Under normal atmospheric conditions, nitrogen (N₂) and oxygen (O₂) are stable, and the reaction between them does not occur easily. This is because nitrogen has a very strong triple bond between the two nitrogen atoms (N≡N), which requires a significant amount of energy to break. Similarly, oxygen (O₂) is a relatively stable diatomic molecule and does not react spontaneously with nitrogen at room temperature or pressure.
In order to initiate a reaction between N₂ and O₂, the molecules need to overcome the activation energy barrier, which is the energy required to break these strong bonds. Under normal conditions, the kinetic energy of nitrogen and oxygen molecules in the atmosphere is not sufficient to overcome this activation energy.

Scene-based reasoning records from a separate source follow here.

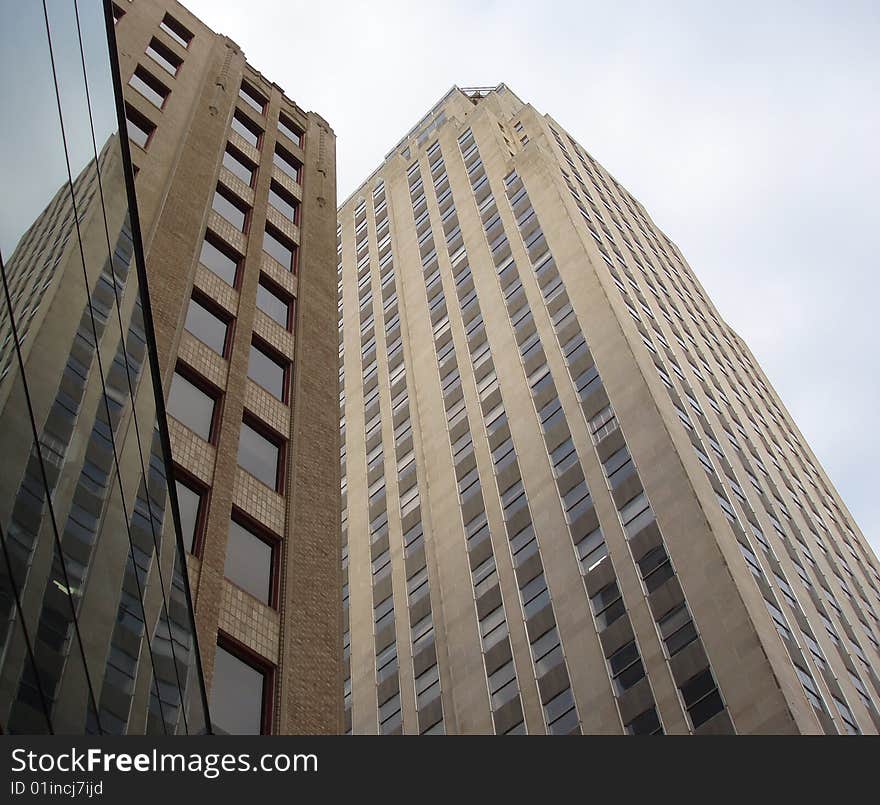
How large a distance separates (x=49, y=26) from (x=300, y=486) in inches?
644

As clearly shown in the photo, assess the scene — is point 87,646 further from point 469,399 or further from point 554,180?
point 554,180

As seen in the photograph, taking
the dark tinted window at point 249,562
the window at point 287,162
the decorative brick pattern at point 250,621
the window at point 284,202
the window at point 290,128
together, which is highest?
the window at point 290,128

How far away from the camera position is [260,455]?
2700cm

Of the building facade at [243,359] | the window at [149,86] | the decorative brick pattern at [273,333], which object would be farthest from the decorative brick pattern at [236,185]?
the decorative brick pattern at [273,333]

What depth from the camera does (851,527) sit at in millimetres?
69312

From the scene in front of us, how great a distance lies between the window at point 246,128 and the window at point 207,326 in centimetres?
1311

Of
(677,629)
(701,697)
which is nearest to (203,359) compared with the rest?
(701,697)

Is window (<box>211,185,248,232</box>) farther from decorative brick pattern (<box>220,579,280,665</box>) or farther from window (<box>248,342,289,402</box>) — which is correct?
decorative brick pattern (<box>220,579,280,665</box>)

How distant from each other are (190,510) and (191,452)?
1576mm

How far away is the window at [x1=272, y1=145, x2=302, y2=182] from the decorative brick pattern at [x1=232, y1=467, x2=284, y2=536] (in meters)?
18.7

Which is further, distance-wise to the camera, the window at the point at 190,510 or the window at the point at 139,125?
the window at the point at 139,125

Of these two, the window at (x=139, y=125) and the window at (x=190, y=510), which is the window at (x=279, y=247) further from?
the window at (x=190, y=510)

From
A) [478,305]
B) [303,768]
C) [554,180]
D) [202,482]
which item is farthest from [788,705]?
[554,180]

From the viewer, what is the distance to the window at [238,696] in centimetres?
2047
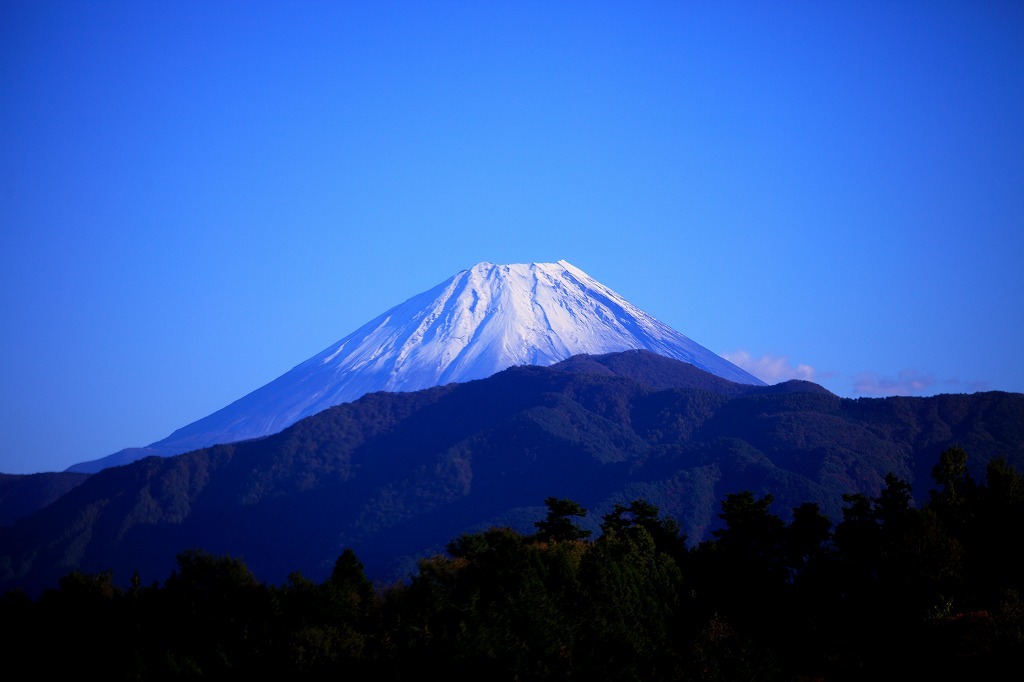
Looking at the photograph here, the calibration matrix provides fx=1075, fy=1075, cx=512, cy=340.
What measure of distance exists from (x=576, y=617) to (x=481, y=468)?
128m

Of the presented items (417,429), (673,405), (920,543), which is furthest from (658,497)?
(920,543)

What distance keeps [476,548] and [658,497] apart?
85.8 m

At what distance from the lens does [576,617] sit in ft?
108

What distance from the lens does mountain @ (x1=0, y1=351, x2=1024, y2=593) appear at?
13250cm

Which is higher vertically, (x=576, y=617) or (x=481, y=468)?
(x=481, y=468)

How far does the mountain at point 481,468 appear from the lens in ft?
435

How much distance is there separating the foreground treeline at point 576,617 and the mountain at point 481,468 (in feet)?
237

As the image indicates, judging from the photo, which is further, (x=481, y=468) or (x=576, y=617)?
(x=481, y=468)

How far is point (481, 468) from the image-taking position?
526 feet

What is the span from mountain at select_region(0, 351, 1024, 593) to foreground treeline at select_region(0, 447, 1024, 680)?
7229 cm

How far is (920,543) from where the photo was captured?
39.3 meters

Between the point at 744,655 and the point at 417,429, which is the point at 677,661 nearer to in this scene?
the point at 744,655

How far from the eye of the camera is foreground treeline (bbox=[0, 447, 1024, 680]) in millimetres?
29031

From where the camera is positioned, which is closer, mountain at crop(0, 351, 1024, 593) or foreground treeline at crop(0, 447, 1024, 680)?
foreground treeline at crop(0, 447, 1024, 680)
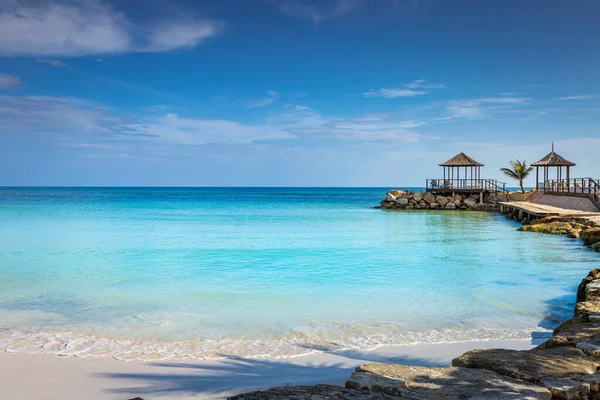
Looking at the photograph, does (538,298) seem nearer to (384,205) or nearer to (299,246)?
(299,246)

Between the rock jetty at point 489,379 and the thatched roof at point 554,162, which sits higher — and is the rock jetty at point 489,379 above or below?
below

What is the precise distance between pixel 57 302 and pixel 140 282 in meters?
2.18

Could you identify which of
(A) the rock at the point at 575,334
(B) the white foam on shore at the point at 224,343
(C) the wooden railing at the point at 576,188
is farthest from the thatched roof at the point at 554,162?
(A) the rock at the point at 575,334

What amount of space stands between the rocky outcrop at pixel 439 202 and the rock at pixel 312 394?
39.1 meters

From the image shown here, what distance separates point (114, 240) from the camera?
1934cm

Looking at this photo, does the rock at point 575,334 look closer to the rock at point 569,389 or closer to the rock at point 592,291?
the rock at point 569,389

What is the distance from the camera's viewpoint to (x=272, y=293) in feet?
31.0

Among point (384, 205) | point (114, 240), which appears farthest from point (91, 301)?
point (384, 205)

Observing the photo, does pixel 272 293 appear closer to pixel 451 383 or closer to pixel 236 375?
pixel 236 375

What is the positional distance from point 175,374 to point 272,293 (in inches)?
173

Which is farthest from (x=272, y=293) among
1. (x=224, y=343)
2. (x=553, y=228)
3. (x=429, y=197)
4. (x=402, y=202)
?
(x=402, y=202)

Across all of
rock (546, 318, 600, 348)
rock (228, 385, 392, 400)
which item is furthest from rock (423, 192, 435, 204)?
rock (228, 385, 392, 400)

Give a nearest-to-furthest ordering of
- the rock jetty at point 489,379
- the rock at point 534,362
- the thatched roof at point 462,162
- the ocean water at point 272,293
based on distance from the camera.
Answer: the rock jetty at point 489,379 < the rock at point 534,362 < the ocean water at point 272,293 < the thatched roof at point 462,162

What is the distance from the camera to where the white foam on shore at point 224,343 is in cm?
588
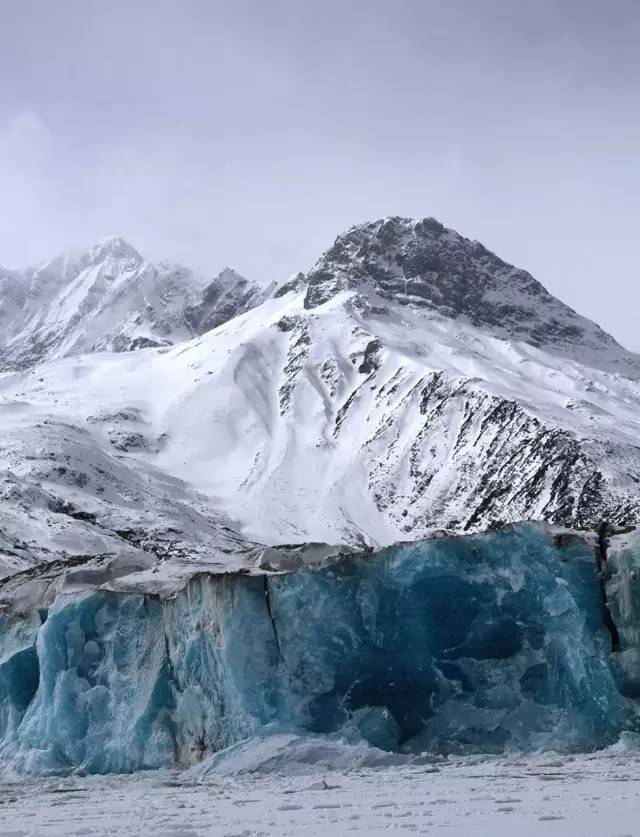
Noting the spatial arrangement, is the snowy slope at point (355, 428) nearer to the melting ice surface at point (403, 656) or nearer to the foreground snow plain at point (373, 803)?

However, during a lightning strike, the situation changes drastically. Lightning is an electrical discharge that generates extremely high temperatures (around 3000°C) and a huge amount of energy in a very short amount of time. This immense energy provides the necessary activation energy to break the strong triple bond in nitrogen molecules (N≡N) and the double bond in oxygen molecules (O=O). This results in the formation of highly reactive atoms (nitrogen atoms and oxygen atoms), which can then combine to form nitrogen oxides (NO and NO₂), primarily nitric oxide (NO) in this case.
Once the lightning strike ends, the high temperature and energy dissipate, and the conditions are no longer conducive for the reaction to continue. Therefore, the reaction between nitrogen and oxygen only occurs during the brief duration of the lightning strike, after which the system cools and the reaction stops.